There’s a reason that most museums make extensive use of red velvet ropes and signs asking people not to touch, move, or sit on the art.
What should be obvious, especially when the items on display are valuable, is somehow lost on some people.
It’s sad, but true.
Add in the fact that the standard mantra of seemingly all tourists is “pics or it didn’t happen”, and you have a recipe for disaster.
This was the case in Italy, when an Austrian man visiting the Gipsoteca Museum in Possagno on July 31, decided to hop onto a cast model of Antonio Canova’s statue of Paolina Bonaparte.
He managed to break off three of its toes, while his fellow traveller took a picture.
Over to CNN:
The damaged statue is the original plaster cast model from which Canova carved a marble statue that is housed in the Borghese Gallery in Rome.
Canova was a revered sculptor who lived from 1757-1822 and was famous for his marble statues.
Police told CNN that the man was with a group of eight Austrian tourists and broke away to take a selfie of himself “sprawled over the statue.”
For the record, the statue is more than 200 years old, and survived two World Wars, only to be damaged by the idiocy of a tourist.
Watch him in action:
Note how he saunters off as if nothing happened.
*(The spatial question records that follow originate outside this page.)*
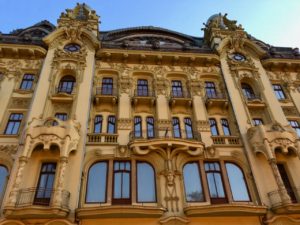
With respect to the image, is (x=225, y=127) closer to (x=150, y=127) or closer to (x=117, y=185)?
(x=150, y=127)

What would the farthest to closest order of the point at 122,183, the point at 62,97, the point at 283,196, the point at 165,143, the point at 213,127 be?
the point at 213,127, the point at 62,97, the point at 165,143, the point at 122,183, the point at 283,196

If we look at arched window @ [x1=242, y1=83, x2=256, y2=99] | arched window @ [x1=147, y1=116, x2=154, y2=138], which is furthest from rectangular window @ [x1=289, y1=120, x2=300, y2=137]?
arched window @ [x1=147, y1=116, x2=154, y2=138]

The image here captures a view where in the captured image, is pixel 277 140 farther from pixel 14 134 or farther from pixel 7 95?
pixel 7 95

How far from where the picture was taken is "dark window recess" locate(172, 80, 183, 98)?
17445 millimetres

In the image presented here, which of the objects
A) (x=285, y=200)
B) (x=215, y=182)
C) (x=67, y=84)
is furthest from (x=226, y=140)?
(x=67, y=84)

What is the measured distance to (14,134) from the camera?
45.6ft

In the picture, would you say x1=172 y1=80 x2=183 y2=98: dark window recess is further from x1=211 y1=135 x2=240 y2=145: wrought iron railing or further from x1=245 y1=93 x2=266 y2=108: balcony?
x1=245 y1=93 x2=266 y2=108: balcony

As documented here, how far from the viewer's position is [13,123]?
1462cm

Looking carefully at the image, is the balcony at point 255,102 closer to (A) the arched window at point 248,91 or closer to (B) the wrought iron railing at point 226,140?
(A) the arched window at point 248,91

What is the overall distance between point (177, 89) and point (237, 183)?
7793 millimetres

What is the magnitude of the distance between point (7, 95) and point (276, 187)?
16.7 metres

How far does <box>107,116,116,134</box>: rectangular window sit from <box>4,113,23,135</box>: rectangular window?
5182mm

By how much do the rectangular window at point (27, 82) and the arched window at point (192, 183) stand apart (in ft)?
38.2

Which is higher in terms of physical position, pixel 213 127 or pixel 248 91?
pixel 248 91
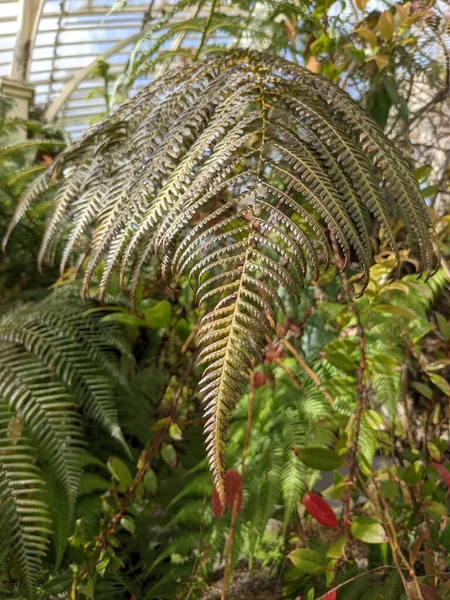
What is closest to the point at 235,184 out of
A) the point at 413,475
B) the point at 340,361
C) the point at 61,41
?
the point at 340,361

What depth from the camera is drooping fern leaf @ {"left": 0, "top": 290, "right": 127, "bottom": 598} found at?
927 mm

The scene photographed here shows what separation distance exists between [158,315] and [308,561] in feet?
2.03

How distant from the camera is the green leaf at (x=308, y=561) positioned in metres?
1.01

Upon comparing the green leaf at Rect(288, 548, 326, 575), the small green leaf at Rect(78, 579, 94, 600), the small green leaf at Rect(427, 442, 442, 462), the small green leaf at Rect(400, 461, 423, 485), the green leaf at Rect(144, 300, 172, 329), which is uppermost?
the green leaf at Rect(144, 300, 172, 329)

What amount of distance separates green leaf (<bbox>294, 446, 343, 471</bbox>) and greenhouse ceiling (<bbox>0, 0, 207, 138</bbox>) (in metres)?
9.88

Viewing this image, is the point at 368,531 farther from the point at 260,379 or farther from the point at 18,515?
the point at 18,515

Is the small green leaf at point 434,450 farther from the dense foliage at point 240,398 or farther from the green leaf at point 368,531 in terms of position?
the green leaf at point 368,531

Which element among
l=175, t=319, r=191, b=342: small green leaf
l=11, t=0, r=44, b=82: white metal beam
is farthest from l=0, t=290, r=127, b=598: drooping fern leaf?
l=11, t=0, r=44, b=82: white metal beam

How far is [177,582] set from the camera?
1.23 m

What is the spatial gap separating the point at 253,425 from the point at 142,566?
0.42 metres

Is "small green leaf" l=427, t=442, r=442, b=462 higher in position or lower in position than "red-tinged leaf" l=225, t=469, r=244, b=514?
higher

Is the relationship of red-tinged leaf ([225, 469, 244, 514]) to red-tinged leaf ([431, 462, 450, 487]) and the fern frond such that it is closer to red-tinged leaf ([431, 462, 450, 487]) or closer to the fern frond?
the fern frond

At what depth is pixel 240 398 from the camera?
2.51ft

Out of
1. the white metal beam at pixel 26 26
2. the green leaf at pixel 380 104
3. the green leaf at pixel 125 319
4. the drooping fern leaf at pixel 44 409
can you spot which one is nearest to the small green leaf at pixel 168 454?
the drooping fern leaf at pixel 44 409
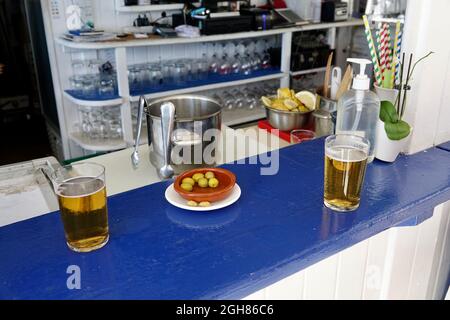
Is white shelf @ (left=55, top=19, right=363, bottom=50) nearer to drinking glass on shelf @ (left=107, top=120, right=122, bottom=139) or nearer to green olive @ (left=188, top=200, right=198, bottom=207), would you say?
drinking glass on shelf @ (left=107, top=120, right=122, bottom=139)

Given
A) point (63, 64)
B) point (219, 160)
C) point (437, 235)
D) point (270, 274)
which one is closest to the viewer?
point (270, 274)

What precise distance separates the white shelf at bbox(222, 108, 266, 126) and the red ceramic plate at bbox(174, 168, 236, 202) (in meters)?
2.38

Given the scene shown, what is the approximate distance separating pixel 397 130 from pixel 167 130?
0.60 m

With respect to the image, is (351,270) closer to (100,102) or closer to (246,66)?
(100,102)

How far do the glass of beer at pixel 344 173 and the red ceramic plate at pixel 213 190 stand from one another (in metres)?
0.22

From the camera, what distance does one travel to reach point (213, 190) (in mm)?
1023

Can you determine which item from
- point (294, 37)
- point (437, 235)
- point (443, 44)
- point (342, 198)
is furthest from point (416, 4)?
point (294, 37)

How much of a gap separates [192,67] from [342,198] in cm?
265

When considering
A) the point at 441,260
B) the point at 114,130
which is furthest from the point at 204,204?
the point at 114,130

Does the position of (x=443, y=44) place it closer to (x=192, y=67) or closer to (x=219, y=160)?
(x=219, y=160)

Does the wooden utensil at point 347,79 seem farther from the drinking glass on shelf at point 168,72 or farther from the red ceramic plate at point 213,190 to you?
the drinking glass on shelf at point 168,72

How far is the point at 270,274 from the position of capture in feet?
2.61

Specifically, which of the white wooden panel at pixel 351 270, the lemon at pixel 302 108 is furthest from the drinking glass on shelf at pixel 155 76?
the white wooden panel at pixel 351 270

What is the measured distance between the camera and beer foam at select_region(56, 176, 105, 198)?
0.83 m
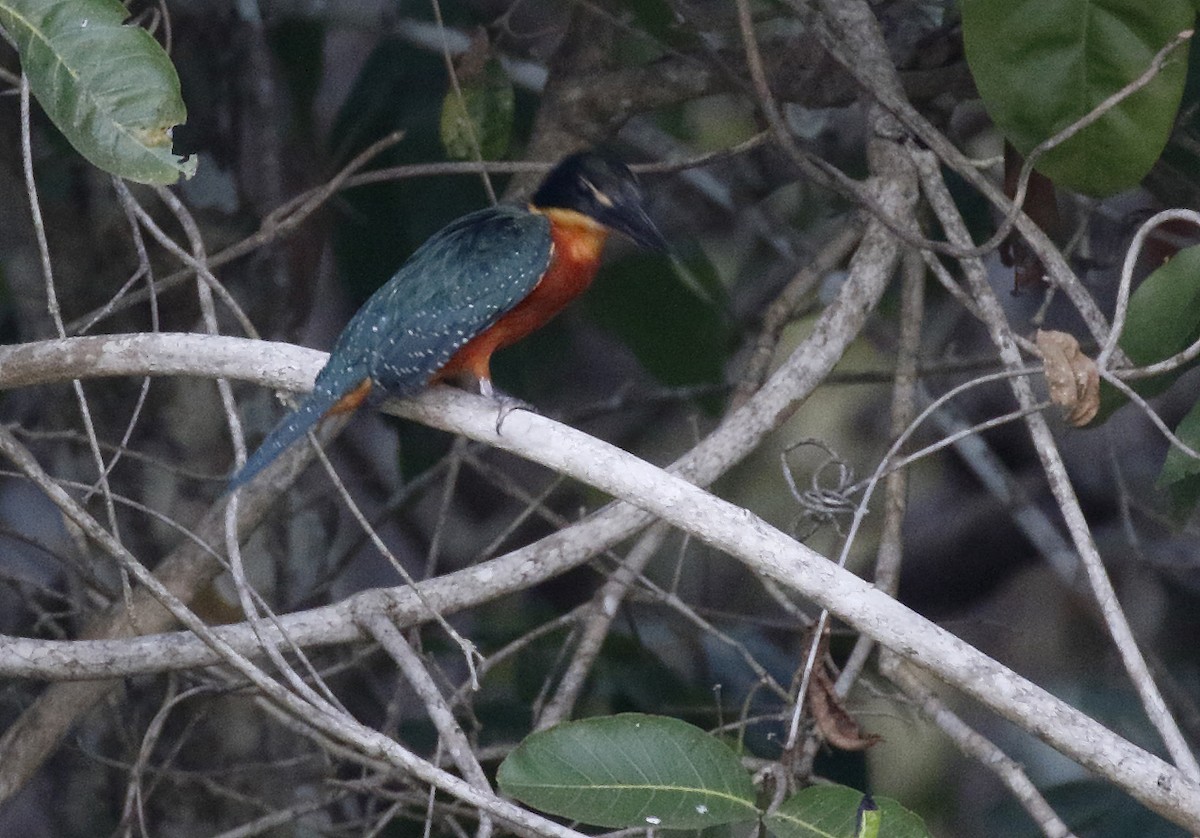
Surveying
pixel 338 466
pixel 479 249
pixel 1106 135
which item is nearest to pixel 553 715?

Museum officials were not impressed:
Vittorio Sgarbi, the president of the Antonio Canova Foundation, wrote in a Facebook post that he has asked police for “clarity and rigor.”
He wrote that the man must not “remain unpunished and return to his homeland. The scarring of a Canova is unacceptable.”
Yeah, don’t mess with the Italians and their art, it won’t end well.
Coronavirus measures mean that all museum visitors must leave their personal information for eventual contact tracing in the event that an outbreak is tied to a museum visit. This is how the man was identified.
When police contacted a woman who signed in on behalf of herself and her husband, she burst into tears and admitted her husband was the toe breaker…
The husband, who was also upset, then confessed and repented for the “stupid move,” according to the release.
Stupid, indeed.
Given that he failed to tell anybody what had happened, my sympathies are limited.